The season of mists and mellow fruitfulness is also the time when we remember casualties of a different kind from those being suffered in the world of high finance.

While summer flowers fade and die there is one that shines forth just as it did among the hell of the Western Front nine decades ago. The little red poppy, a symbol of hope, of a brighter life to come for the men who fought in the First World War, is worn with pride as we pay due respect not just to those long gone who died or were maimed on the fields of Flanders. We also remember the extraordinary generation that rose to the challenge to defeat the forces of Nazism in the Second World War and all who have fought — and continued to put their lives on the line — in the many theatres of war since then.

Wearing a poppy with pride is not a glorification of war. No country and no soldier, sailor or airman wants to wage war for war’s sake. It is a last resort when diplomacy fails or when an aggressor threatens another nation, our hard-won rights and freedoms or seeks to annihilate a belief system or a culture. The freedoms we enjoy today came about because ordinary people were willing to make extraordinary sacrifices when faced with exceptional circumstances.

We may be living in uncertain times as the world stock markets tumble, inflation soars and economies contract, but compared to the trials and tribulations overcome by the generations that fought in or endured two world wars, things could be far worse.
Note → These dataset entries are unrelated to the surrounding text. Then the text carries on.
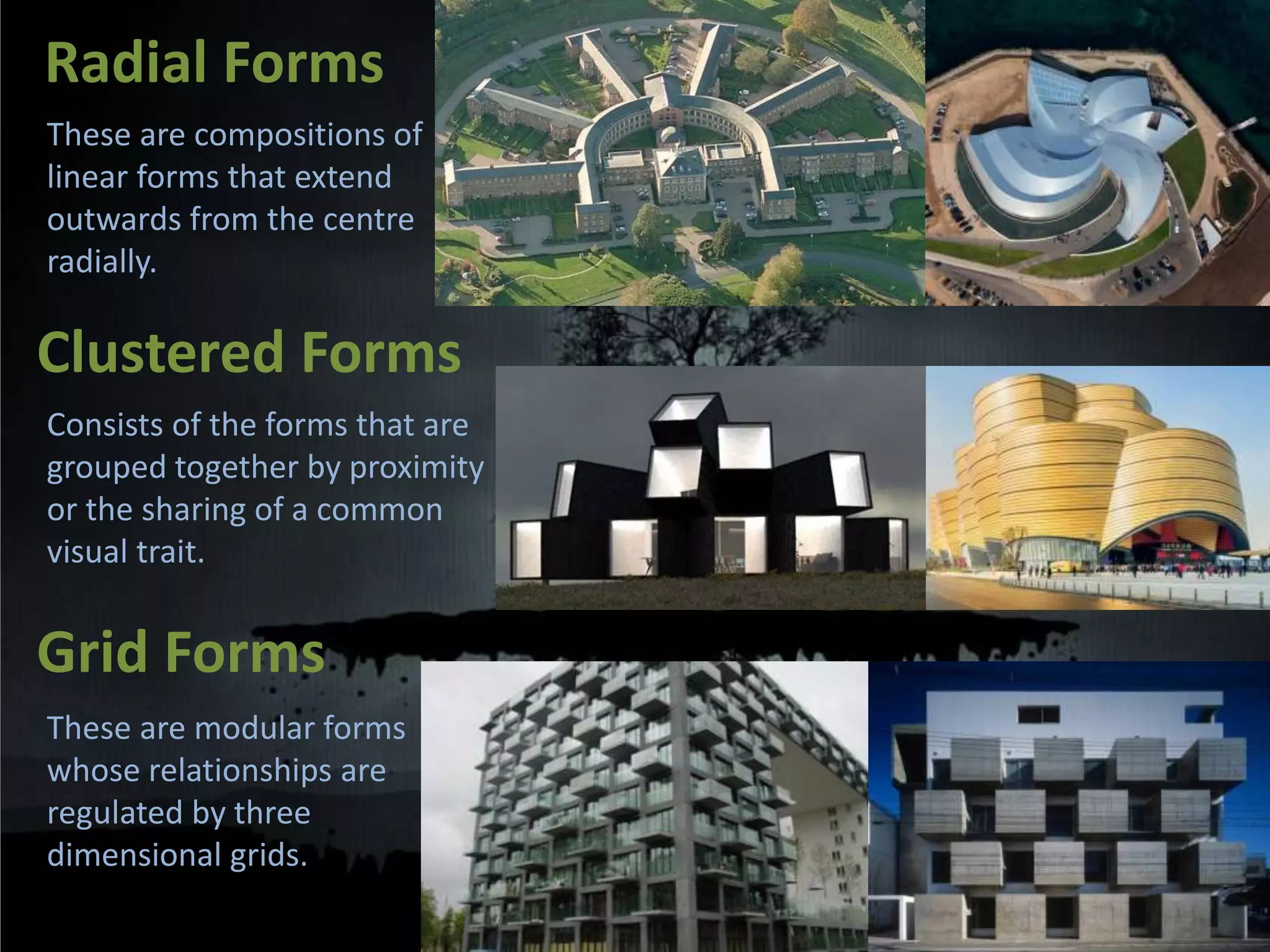 Radial Forms

These are compositions of linear forms that extend outwards from the centre radially.

Clustered Forms

Consists of the forms that are grouped together by proximity or the sharing of a common visual trait.

Grid Forms

These are modular forms whose relationships are regulated by three dimensional grids.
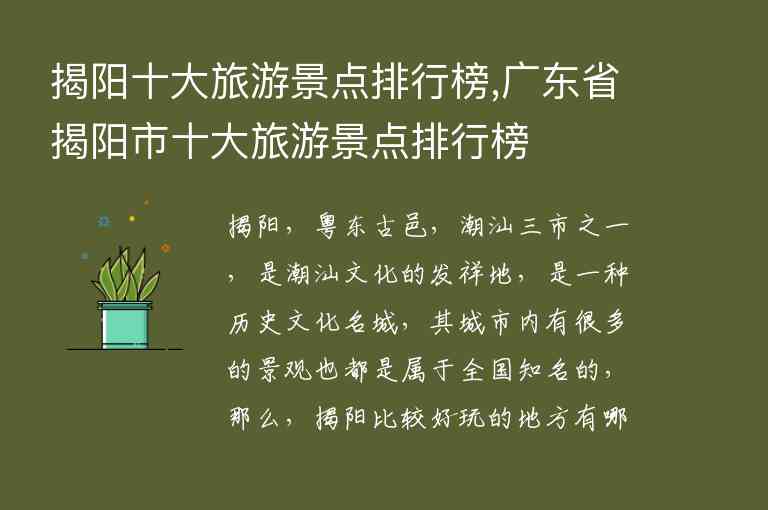 揭阳十大旅游景点排行榜,广东省揭阳市十大旅游景点排行榜

揭阳，粤东古邑，潮汕三市之一，是潮汕文化的发祥地，是一种历史文化名城，其城市内有很多的景观也都是属于全国知名的，那么，揭阳比较好玩的地方有哪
It is man’s ability to look on the bright side that has kept the human race going, no matter how tough the circumstances or seemingly insurmountable the hurdles. Stock markets and economies may crash and fortunes be lost, but they will rise again.

Just remember Monty Python’s advice: ‘If life seems jolly rotten, there’s something you’ve forgotten, and that’s to laugh and smile and dance and sing. When you’re feeling in the dumps, don’t be silly chumps, just purse your lips and whistle, that’s the thing. And always look on the bright side of life.’